* **PASSAGE PROVIDED**:
# # #
Health and Safety
Executive / Commission
Musculoskeletal disorders
Health monitoring is an informal, non-statutory method of surveying your workforce for symptoms of ill health including low back pain. This type of occupational health management system can enable you as an employer to be aware of health problems and intervene to prevent their problems being caused or made worse by work activities. Another important role of health monitoring is to feedback into a system that reviews current control methods in place.
This guidance focuses on the risk of low back pain as the main health effect of concern for drivers and operators of mobile machinery at work (hereafter described as ‘drivers’
As part of an overall strategy for occupational health management, health surveillance may be appropriate to ensure control methods in place are working and to detect any incidence of ill health. However, at present it is not considered that any methods exist for the detection of changes in people’s backs which can reliably indicate the early onset of low back pain that are specifically related to workplace risk factors. Therefore no formal health surveillance programme can be required for specific causes of back pain, such as whole-body vibration (WBV), manual handling or posture.
Valuable information can be obtained from less precise measures than those provided for by a formal health surveillance approach, such as reporting, monitoring and investigation of symptoms. This is known as “health monitoring”. It is good practice to put in place this type of system to allow individuals to make early reports of low back pain. All workers at risk of back pain should be encouraged to report to their employer/ manager any symptoms that they may be suffering at any time.
There are specific regulations dealing with Manual Handling and whole-body vibration in the workplace. To ensure you are complying with your duties under these regulations you should refer to HSE guidance if manual handling or whole body vibration are risks in your workplace. There is also guidance available on how to deal with low back pain in the workplace these are available at:
Health monitoring enables you to check the effectiveness of any control measures by assessing the presence of relevant symptoms in your employees and using this information to inform the risk management process. Health monitoring does not lead to a diagnosis. However it allows information to be collected from your employees and when reviewed this may help to identify potential problems in the workplace.
# # #
* **Stored items from a collection**:
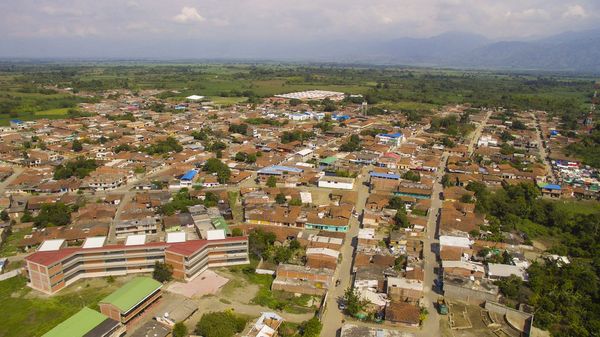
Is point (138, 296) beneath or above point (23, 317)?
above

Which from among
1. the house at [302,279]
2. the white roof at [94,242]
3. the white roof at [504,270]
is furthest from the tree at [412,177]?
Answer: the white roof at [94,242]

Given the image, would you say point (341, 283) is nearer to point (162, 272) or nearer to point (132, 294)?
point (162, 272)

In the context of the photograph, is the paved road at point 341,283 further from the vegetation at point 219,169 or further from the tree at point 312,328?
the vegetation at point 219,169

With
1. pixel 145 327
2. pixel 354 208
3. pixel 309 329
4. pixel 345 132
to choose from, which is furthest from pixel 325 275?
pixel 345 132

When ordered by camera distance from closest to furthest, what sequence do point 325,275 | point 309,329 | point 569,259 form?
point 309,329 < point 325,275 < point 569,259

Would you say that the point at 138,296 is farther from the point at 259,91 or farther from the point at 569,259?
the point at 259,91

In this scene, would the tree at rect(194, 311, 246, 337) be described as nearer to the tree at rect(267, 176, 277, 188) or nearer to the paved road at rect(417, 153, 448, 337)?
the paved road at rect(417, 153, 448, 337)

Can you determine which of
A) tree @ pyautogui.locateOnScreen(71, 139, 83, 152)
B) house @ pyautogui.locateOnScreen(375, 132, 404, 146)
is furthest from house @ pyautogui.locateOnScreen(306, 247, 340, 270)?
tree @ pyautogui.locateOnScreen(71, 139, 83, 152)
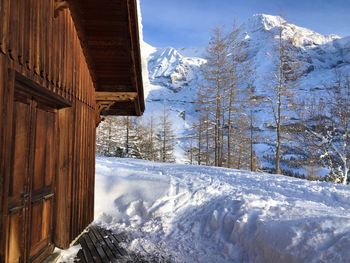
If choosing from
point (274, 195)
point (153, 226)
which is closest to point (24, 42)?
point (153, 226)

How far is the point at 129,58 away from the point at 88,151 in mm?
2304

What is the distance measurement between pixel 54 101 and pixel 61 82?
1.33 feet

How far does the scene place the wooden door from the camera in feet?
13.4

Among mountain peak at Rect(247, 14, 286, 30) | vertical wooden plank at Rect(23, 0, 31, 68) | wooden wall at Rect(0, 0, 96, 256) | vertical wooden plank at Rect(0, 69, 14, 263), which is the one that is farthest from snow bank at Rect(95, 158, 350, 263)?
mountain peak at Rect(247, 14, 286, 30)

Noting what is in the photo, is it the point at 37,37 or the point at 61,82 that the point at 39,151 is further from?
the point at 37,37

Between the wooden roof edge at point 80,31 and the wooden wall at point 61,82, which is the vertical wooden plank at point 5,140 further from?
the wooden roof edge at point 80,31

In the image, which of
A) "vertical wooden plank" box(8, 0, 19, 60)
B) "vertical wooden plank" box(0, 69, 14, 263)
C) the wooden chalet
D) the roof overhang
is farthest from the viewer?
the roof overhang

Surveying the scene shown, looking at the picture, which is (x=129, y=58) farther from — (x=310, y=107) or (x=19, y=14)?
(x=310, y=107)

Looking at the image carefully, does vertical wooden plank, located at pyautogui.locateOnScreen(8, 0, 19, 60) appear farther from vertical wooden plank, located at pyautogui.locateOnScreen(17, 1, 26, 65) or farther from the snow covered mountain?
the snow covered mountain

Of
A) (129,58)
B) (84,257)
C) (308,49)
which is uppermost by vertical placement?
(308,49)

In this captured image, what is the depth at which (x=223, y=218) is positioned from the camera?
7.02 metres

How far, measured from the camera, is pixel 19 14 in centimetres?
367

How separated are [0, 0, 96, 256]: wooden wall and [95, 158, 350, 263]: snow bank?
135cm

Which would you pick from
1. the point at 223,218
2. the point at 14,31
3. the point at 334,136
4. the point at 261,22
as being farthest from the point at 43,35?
# # #
* **WORK INSTRUCTION**:
Return, word for word, the part of the health monitoring guidance that opens with the words containing "This guidance focuses" and closes with "handling or posture.".

* **RESPONSE FOR THIS EXERCISE**:
This guidance focuses on the risk of low back pain as the main health effect of concern for drivers and operators of mobile machinery at work (hereafter described as ‘drivers’
As part of an overall strategy for occupational health management, health surveillance may be appropriate to ensure control methods in place are working and to detect any incidence of ill health. However, at present it is not considered that any methods exist for the detection of changes in people’s backs which can reliably indicate the early onset of low back pain that are specifically related to workplace risk factors. Therefore no formal health surveillance programme can be required for specific causes of back pain, such as whole-body vibration (WBV), manual handling or posture.